DOCUMENT SEGMENT below:

"Everyone discusses my art and pretends to understand, as if it were necessary to understand, when it is simply necessary to love." -Claude Monet
The good news was that the four-hour internship period had been reduced to attending a memorial service for some important person in the Lederer Art Gallery. The bad news was that I had to forgo white conservation gloves and artwork in favor of attending a memorial service for some important person in the Lederer Art Gallery.
Day three. I am sitting in between a hyperactive alum who is VERY energetically discussing her life post-Geneseo with a professor and an elderly man who informed me toothily that he had no qualms about sitting next to a "good-looking girl." He was probably in his mid-eighties, had one front tooth that was much larger than the other one, and held his program against his mouth whenever he talked to me. He was nice.
I spend the next ten minutes informing and re-informing my venerable companion as to my major and home county and looking around the room to discover I am the youngest person in the room by about thirty years at least. The exceptions to this are aforementioned excitable alum, a dance professor, and Jean, who is hovering in the doorway and wisely deciding not to take a seat next to any of the inquisitive and forgetful old folk.

End of DOCUMENT SEGMENT.

■ **WORK INSTRUCTION**
Carry the story of the memorial service at the Lederer Art Gallery forward from its last sentence.

LISTED ENTRIES below:

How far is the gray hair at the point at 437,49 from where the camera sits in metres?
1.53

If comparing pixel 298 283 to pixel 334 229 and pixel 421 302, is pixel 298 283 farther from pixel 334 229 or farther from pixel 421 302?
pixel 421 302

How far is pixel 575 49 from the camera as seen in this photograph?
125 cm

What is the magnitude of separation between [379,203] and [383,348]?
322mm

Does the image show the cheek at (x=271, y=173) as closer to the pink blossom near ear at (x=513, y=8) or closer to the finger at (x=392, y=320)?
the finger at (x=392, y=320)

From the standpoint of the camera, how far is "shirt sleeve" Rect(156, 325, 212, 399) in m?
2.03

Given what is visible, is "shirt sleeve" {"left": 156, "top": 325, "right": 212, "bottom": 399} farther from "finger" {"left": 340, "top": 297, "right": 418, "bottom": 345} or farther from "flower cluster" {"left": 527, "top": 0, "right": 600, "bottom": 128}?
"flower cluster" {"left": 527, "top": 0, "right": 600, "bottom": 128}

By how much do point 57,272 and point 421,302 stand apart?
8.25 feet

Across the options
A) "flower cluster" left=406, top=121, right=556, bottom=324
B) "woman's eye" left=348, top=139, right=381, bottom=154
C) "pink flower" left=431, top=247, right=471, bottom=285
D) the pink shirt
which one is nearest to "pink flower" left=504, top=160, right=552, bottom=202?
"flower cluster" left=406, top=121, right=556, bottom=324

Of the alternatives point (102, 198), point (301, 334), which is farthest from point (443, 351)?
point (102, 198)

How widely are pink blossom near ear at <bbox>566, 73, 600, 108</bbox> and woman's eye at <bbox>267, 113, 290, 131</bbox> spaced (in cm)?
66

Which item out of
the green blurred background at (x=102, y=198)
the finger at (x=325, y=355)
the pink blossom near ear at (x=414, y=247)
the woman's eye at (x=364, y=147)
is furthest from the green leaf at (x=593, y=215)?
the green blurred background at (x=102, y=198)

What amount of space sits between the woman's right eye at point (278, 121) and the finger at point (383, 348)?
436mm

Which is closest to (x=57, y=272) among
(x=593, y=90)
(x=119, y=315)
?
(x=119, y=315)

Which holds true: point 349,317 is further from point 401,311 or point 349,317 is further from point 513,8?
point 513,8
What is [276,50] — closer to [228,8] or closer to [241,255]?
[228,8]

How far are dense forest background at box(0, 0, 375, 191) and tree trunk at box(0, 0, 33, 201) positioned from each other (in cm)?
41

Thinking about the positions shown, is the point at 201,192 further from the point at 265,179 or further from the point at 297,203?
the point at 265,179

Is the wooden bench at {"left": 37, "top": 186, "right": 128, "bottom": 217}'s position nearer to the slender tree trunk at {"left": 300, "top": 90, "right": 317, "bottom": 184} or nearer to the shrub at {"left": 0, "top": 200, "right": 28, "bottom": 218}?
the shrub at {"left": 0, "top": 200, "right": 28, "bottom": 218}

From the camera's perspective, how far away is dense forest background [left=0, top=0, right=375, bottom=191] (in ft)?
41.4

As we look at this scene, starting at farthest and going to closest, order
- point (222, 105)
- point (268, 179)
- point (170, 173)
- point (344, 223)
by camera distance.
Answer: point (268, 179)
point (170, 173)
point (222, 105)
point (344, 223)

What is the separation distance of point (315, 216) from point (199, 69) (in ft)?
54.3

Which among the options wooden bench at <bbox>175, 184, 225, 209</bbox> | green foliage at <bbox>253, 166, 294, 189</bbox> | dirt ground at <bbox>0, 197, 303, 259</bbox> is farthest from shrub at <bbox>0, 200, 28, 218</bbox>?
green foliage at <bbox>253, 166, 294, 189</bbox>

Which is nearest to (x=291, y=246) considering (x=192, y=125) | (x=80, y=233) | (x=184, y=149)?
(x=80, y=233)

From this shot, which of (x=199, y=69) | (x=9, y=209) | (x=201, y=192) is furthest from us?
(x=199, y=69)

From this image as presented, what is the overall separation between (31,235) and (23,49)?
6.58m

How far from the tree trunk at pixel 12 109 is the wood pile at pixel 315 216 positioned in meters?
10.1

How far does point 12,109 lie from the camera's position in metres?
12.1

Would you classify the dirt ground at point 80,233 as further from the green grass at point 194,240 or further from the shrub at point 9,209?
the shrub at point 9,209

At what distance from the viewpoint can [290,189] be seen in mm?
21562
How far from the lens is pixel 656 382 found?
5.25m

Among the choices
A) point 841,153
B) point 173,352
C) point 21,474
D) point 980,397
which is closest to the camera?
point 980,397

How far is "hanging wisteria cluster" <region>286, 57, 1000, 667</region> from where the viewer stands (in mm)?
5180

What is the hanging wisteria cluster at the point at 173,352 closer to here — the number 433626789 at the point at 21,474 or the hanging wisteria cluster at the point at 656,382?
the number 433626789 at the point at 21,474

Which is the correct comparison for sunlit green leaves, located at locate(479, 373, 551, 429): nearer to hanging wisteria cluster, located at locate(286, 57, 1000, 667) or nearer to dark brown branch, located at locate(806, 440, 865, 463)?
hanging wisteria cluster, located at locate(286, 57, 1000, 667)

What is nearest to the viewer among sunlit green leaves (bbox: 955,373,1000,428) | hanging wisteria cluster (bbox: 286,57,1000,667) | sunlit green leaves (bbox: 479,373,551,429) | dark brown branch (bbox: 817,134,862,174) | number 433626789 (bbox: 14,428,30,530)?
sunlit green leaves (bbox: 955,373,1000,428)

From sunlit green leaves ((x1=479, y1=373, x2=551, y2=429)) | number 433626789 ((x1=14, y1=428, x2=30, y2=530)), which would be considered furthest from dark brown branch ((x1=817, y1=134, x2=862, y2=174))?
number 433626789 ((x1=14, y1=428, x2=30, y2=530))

End of LISTED ENTRIES.

■ **TASK ANSWER**
As the ceremony goes on, I am struck more and more how memorial services are a lot more poignant when one knows the person it is being given for. I have absolutely no doubt, after listening to four speeches and various artistic performances, that Bertha Lederer was a really astounding human being. However. There are only so many ways to listen to "Hey, so she was really pretty super awesome" when all you know about the woman is that the art gallery your bum is resting in was named after her.
I think I prefer the four hours with conservation gloves.